“It’s called a board of directors, not a board of doers.”
Have you, as staff or a board member, ever expressed similar sentiment?
There are certain types of high value work that your board should be focusing on, like strategy, long-term planning, and big organizational shifts, instead of day-to-day operational work. Here are three key concepts to help refocus a board gone adrift.
The board is responsible for the direction of an organization. It’s an obligation in sustainability to think long term to ensure the health of the organization for future generations. If they get bogged down in the minutiae of day-to-day operations, they’re not practicing good governance. As a board member, you don’t need to worry about the things a staff person should be handling. You’re here for a reason, so let’s use your time wisely!

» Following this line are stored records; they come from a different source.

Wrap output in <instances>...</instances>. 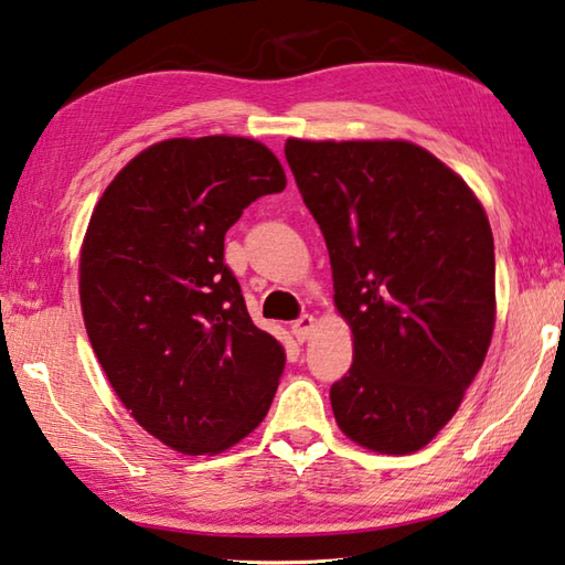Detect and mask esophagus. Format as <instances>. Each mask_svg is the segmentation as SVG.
I'll return each instance as SVG.
<instances>
[{
    "label": "esophagus",
    "mask_w": 565,
    "mask_h": 565,
    "mask_svg": "<svg viewBox=\"0 0 565 565\" xmlns=\"http://www.w3.org/2000/svg\"><path fill=\"white\" fill-rule=\"evenodd\" d=\"M312 329H315V317L312 315H302L292 322V334H295L297 342H305V339H310Z\"/></svg>",
    "instance_id": "obj_1"
}]
</instances>
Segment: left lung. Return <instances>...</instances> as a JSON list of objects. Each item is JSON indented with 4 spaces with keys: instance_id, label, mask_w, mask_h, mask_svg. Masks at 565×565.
<instances>
[{
    "instance_id": "obj_1",
    "label": "left lung",
    "mask_w": 565,
    "mask_h": 565,
    "mask_svg": "<svg viewBox=\"0 0 565 565\" xmlns=\"http://www.w3.org/2000/svg\"><path fill=\"white\" fill-rule=\"evenodd\" d=\"M327 241L354 361L329 388L347 438L383 455L428 445L460 408L494 332V238L450 167L403 140H287Z\"/></svg>"
}]
</instances>
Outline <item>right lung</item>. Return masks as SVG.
Returning a JSON list of instances; mask_svg holds the SVG:
<instances>
[{"instance_id":"1","label":"right lung","mask_w":565,"mask_h":565,"mask_svg":"<svg viewBox=\"0 0 565 565\" xmlns=\"http://www.w3.org/2000/svg\"><path fill=\"white\" fill-rule=\"evenodd\" d=\"M248 137H177L137 154L95 206L81 307L95 356L142 428L184 455L228 450L258 428L285 369L223 263L226 231L285 189Z\"/></svg>"}]
</instances>
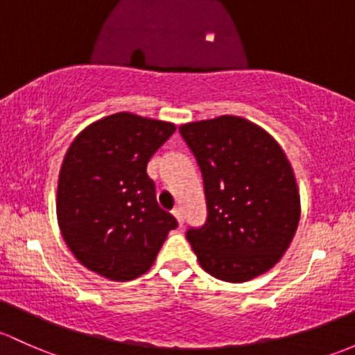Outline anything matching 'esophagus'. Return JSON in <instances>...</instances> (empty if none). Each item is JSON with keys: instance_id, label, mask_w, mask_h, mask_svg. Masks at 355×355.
<instances>
[{"instance_id": "esophagus-1", "label": "esophagus", "mask_w": 355, "mask_h": 355, "mask_svg": "<svg viewBox=\"0 0 355 355\" xmlns=\"http://www.w3.org/2000/svg\"><path fill=\"white\" fill-rule=\"evenodd\" d=\"M173 216L175 219H177L178 226H184V214H182V209H173Z\"/></svg>"}]
</instances>
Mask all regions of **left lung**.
<instances>
[{
	"label": "left lung",
	"mask_w": 355,
	"mask_h": 355,
	"mask_svg": "<svg viewBox=\"0 0 355 355\" xmlns=\"http://www.w3.org/2000/svg\"><path fill=\"white\" fill-rule=\"evenodd\" d=\"M197 159L207 219L187 240L200 267L246 282L284 255L300 223L296 178L286 153L262 128L236 115L180 125Z\"/></svg>",
	"instance_id": "8db88e82"
}]
</instances>
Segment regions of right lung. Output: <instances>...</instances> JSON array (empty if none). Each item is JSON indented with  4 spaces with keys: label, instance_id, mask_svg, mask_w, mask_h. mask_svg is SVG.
I'll return each mask as SVG.
<instances>
[{
    "label": "right lung",
    "instance_id": "1",
    "mask_svg": "<svg viewBox=\"0 0 355 355\" xmlns=\"http://www.w3.org/2000/svg\"><path fill=\"white\" fill-rule=\"evenodd\" d=\"M171 122L119 112L71 143L59 171L58 223L89 270L130 281L149 270L177 219L159 209L146 166L175 132Z\"/></svg>",
    "mask_w": 355,
    "mask_h": 355
}]
</instances>
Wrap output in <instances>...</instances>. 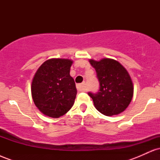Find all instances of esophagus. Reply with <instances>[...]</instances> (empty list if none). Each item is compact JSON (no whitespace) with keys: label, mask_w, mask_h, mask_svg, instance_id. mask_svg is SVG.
<instances>
[{"label":"esophagus","mask_w":160,"mask_h":160,"mask_svg":"<svg viewBox=\"0 0 160 160\" xmlns=\"http://www.w3.org/2000/svg\"><path fill=\"white\" fill-rule=\"evenodd\" d=\"M77 88H78V90L79 92L85 91V84H84V83L78 84V85L77 86Z\"/></svg>","instance_id":"obj_1"}]
</instances>
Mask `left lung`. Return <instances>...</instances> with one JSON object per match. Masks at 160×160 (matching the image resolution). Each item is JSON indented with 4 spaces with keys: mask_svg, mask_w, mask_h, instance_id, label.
<instances>
[{
    "mask_svg": "<svg viewBox=\"0 0 160 160\" xmlns=\"http://www.w3.org/2000/svg\"><path fill=\"white\" fill-rule=\"evenodd\" d=\"M95 69L100 82L97 94L89 92L95 108L105 116H113L123 112L132 99L134 86L131 77L119 62L108 58L99 61L89 59Z\"/></svg>",
    "mask_w": 160,
    "mask_h": 160,
    "instance_id": "obj_1",
    "label": "left lung"
}]
</instances>
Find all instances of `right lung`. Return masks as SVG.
<instances>
[{
	"label": "right lung",
	"instance_id": "1",
	"mask_svg": "<svg viewBox=\"0 0 160 160\" xmlns=\"http://www.w3.org/2000/svg\"><path fill=\"white\" fill-rule=\"evenodd\" d=\"M73 61L50 58L40 66L32 82V96L42 113L58 118L72 108L77 95L74 79L70 75Z\"/></svg>",
	"mask_w": 160,
	"mask_h": 160
}]
</instances>
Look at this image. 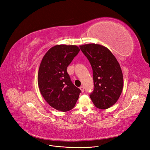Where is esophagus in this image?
<instances>
[{
	"label": "esophagus",
	"instance_id": "esophagus-1",
	"mask_svg": "<svg viewBox=\"0 0 150 150\" xmlns=\"http://www.w3.org/2000/svg\"><path fill=\"white\" fill-rule=\"evenodd\" d=\"M80 89L81 90V91H82V92H83V91H84V87H83V86H81L80 87Z\"/></svg>",
	"mask_w": 150,
	"mask_h": 150
}]
</instances>
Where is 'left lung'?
I'll list each match as a JSON object with an SVG mask.
<instances>
[{"label":"left lung","mask_w":150,"mask_h":150,"mask_svg":"<svg viewBox=\"0 0 150 150\" xmlns=\"http://www.w3.org/2000/svg\"><path fill=\"white\" fill-rule=\"evenodd\" d=\"M93 70L94 89L90 97L96 108L107 109L118 100L123 76L118 62L107 47L95 43L80 46Z\"/></svg>","instance_id":"obj_1"}]
</instances>
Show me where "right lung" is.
Wrapping results in <instances>:
<instances>
[{
	"label": "right lung",
	"instance_id": "1",
	"mask_svg": "<svg viewBox=\"0 0 150 150\" xmlns=\"http://www.w3.org/2000/svg\"><path fill=\"white\" fill-rule=\"evenodd\" d=\"M80 50L76 45L53 47L43 56L38 70V85L43 97L52 107L64 112L75 107L81 93L67 71Z\"/></svg>",
	"mask_w": 150,
	"mask_h": 150
}]
</instances>
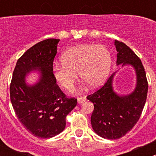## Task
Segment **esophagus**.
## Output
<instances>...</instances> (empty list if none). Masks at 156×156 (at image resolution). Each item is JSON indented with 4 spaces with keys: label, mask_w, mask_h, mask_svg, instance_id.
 Here are the masks:
<instances>
[{
    "label": "esophagus",
    "mask_w": 156,
    "mask_h": 156,
    "mask_svg": "<svg viewBox=\"0 0 156 156\" xmlns=\"http://www.w3.org/2000/svg\"><path fill=\"white\" fill-rule=\"evenodd\" d=\"M85 101H86V98H84V97H78V103H79V104H81V103H83Z\"/></svg>",
    "instance_id": "esophagus-1"
}]
</instances>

Looking towards the future, not everything is going to be wonderful. You have to acknowledge possibilities that you might rather avoid, centering the common purpose of doing the best you can for the organization.
To use an analogy, think of foresight like parenting. If you are raising a child by thinking only about their needs and wants in that exact moment, without planning for their future and considering the implications for what they could need later, you’re doing your child a disservice. You’re not going to be able to provide everything they need later. That doesn’t make you the best parent!
Boards need to take communication and collaboration seriously. One useful tactic for framing solutions to this is radical candor, defined by Kim Scott in her book and TED Talk. The fundamentals of radical candor are honesty and transparency. In the context of governance, it allows boards to have open and respectful conversations during the decision-making process.
Radical candor is about keeping disagreement healthy. It helps your board to broaden their mind collectively and have a more rounded perspective when decision making. If everyone agrees about everything, that may signal a fundamental problem on your board.
Dissent is important because it also gives you a preview of what emerging board leaders might think about an issue coming up in the future. Most organizations I know have a rotating board, where the voices present today will be replaced in a few years. If the group is disagreeing, look at those voices that are going to be around for a while – you might take heed of what they’re saying.
Disagreement is healthy, so long as everyone’s getting their voice heard and provided that in the end, the group collectively commits to move forward towards the shared mission and vision of the organization.
Within association boards, different perspectives and experiences are valuable and beneficial. It all begins with the recruitment process. We usually find it easier to work with people similar to us, which is problematic when it comes to building a diverse board. Instead of taking the easy option and hiring an acquaintance, be more strategic when you are bringing in new directors.
A needs-gap analysis may help you to understand what’s missing – both in terms of background and skill set – and match prospective volunteers with your needs. Wherever they come from, an analysis will help you bring people to the table who can benefit your organization overall.